▶ Esercizi da svolgere:
1. Stabilisci se le affermazioni (a), (b) e (c) concordano con il testo sulle casting director, rispondendo sì o no e citando alla lettera le parole decisive. (a) Liliana Cavani considera la pazienza un pregio dei casting director. (b) Lilia Hartmann Trapani è la madre di Isa Bartalini. (c) Juliet Taylor è stata assistente di Ellen Lewis.
2. Prolunga il testo sulle casting director con un nuovo paragrafo che segua la sua ultima frase.

▶ Testo estratto:
Per quanto riguarda gli elementi discorsivi che associano il mestiere di casting director a tratti convenzionalmente femminili, questi emergono in particolare in riferimento al tema dell’emotional work, la gestione dei propri stati d’animo al fine di favorire il benessere emotivo altrui (Hochschild 2003). La regista Liliana Cavani elogia la pazienza come virtù importante per un casting director: «Nel mio lavoro ho avuto casting director bravissimi e tanto pazienti. La pazienza è parte del loro pregio perché per prima cosa cercano di capire la personalità del regista […]» (Hartmann Trapani 2020, pp. 14-15). Da parte loro, nelle parole delle casting director, questo aspetto emerge in relazione al lavoro con gli attori, in particolare in occasione dei provini, quando esse si dedicano a minimizzare lo stress psicologico derivante dalla performance: «È molto importante metterli a loro agio e fare quanto in nostro potere per sdrammatizzare e per mettere l’attore in condizione di rendere al massimo facendo capire che si è dalla sua parte» (ivi, p. 36). L’emotional work svolto dalle casting director viene anche assimilato esplicitamente all’istinto materno: a proposito della casting director Ellen Lewis (Al di là della vita, The Departed, The Irishman), l’attore e cantante Marc Anthony dichiara «Right after the audition, Ellen called, “Marc, you did a wonderful job.” She sounded like a proud mom.» (Dinello 1999). Sara Casani [fig. 5], casting director italiana de L’amica geniale e Suburra afferma che «in questo mestiere c’è qualcosa che ha a che fare con la gestazione, la cura» (Solari 2019, p. 52). In alcuni casi, il mestiere viene tramandato letteralmente di madre in figlia, come per Lilia Hartmann Trapani, figlia della citata Isa Bartalini. Ma anche in assenza di legami di sangue, per alcune professioniste la dimensione affettiva del mestiere si estrinseca nel rapporto con le proprie assistenti, poi divenute a loro volta casting director. Un rapporto che in alcuni casi si estende su più generazioni. Juliet Taylor, già assistente di Marion Dougherty, e a sua volta mentore di Ellen Lewis, dichiara: «Marion considers me her daughter and Ellen her granddaughter» (Dinello 1999). Cristina Proserpio (2021), che tiene anche corsi post-diploma presso diverse istituzioni, racconta: «Alcune casting che ci sono in giro adesso erano mie studentesse ed è bello, mi piace. Poi ognuna declina il mestiere a modo suo, con la sua sensibilità».

Voci sul posizionamento spaziale
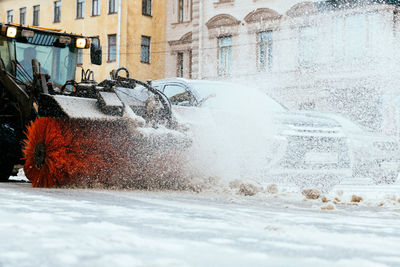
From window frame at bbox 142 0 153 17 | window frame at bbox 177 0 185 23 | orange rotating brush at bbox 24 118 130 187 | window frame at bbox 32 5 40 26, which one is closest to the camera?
orange rotating brush at bbox 24 118 130 187

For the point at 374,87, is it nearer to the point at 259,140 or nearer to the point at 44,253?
the point at 259,140

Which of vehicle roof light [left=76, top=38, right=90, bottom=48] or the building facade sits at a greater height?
the building facade

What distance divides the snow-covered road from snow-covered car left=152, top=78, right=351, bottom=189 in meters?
1.47

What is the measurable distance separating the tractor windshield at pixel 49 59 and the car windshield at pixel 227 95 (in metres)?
2.19

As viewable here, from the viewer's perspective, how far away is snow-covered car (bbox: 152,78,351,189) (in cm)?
812

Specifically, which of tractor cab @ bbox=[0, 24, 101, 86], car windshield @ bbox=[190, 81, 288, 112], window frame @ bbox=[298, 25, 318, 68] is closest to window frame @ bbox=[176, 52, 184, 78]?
window frame @ bbox=[298, 25, 318, 68]

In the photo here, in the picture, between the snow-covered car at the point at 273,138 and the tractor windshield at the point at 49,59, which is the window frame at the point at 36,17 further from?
the snow-covered car at the point at 273,138

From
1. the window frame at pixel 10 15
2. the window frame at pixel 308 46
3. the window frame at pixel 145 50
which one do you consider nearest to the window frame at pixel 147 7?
the window frame at pixel 145 50

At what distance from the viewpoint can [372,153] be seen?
9359 mm

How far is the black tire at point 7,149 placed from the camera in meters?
8.98

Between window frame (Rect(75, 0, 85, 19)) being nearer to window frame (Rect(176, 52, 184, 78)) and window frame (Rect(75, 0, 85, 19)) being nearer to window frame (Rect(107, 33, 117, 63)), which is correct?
window frame (Rect(107, 33, 117, 63))

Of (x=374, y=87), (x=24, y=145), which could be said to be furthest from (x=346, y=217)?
(x=374, y=87)

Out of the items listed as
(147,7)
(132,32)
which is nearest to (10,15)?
(147,7)

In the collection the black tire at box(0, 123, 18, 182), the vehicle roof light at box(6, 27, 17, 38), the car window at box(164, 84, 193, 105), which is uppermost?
the vehicle roof light at box(6, 27, 17, 38)
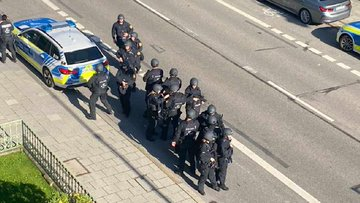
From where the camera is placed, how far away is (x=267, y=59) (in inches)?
900

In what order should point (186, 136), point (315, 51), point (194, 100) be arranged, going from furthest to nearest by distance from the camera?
1. point (315, 51)
2. point (194, 100)
3. point (186, 136)

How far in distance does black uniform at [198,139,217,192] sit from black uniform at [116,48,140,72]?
440 cm

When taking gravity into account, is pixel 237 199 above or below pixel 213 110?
below

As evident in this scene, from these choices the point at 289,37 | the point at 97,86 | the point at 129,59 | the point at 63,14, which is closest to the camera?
the point at 97,86

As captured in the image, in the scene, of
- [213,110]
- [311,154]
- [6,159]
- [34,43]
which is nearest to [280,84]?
[311,154]

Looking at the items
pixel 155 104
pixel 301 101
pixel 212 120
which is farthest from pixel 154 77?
pixel 301 101

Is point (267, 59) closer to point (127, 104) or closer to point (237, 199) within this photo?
point (127, 104)

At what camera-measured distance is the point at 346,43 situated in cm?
2391

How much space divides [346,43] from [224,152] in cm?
1037

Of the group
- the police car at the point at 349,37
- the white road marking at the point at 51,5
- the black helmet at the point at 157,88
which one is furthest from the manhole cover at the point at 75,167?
the police car at the point at 349,37

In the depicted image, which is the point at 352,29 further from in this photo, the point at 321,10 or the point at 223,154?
the point at 223,154

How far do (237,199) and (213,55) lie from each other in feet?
26.2

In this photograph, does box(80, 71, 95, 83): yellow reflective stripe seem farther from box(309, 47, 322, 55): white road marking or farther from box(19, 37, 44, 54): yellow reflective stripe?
box(309, 47, 322, 55): white road marking

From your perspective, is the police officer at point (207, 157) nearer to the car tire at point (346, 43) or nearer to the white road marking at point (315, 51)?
the white road marking at point (315, 51)
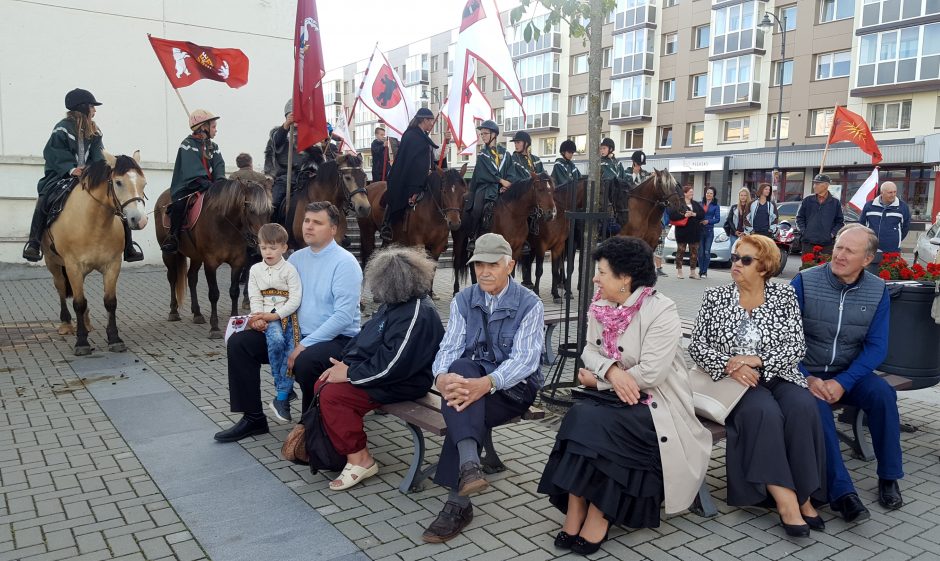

▶ Risposte agli esercizi:
1.
(a) Sì: «La pazienza è parte del loro pregio»
(b) No: «Lilia Hartmann Trapani, figlia della citata Isa Bartalini»
(c) No: «Juliet Taylor, già assistente di Marion Dougherty, e a sua volta mentore di Ellen Lewis»

2.
Da queste considerazioni emerge l’immagine di una professione che, pur sviluppatasi nel solco di una forzata distribuzione dei ruoli professionali in base al genere e, per questo, tuttora oggetto di discriminazione all’interno dell’industria, ha saputo trasformare quei presunti difetti originari in punti di forza. In questo senso, risultano essenziali la collaborazione, il mentorato e l’attenzione per la dimensione relazionale del lavoro che le casting director mettono in pratica nel rapporto con le altre componenti creative della produzione, ma ancor di più nelle «sorellanze laboriose» (Maina e Tognolotti 2018, p. 9) che le legano alle altre professioniste del settore e alle loro assistenti. Sarà prezioso, dunque, continuare a perseguire questa linea di indagine: approfondendo le dinamiche interpersonali, le pratiche collaborative e l’insieme di valori condivisi tra casting director e assistenti casting, nella consapevolezza che, anche in questa professione, «essere due» (Irigaray 1994) è spesso ciò che permette di non essere «seconde» (De Beauvoir 2016).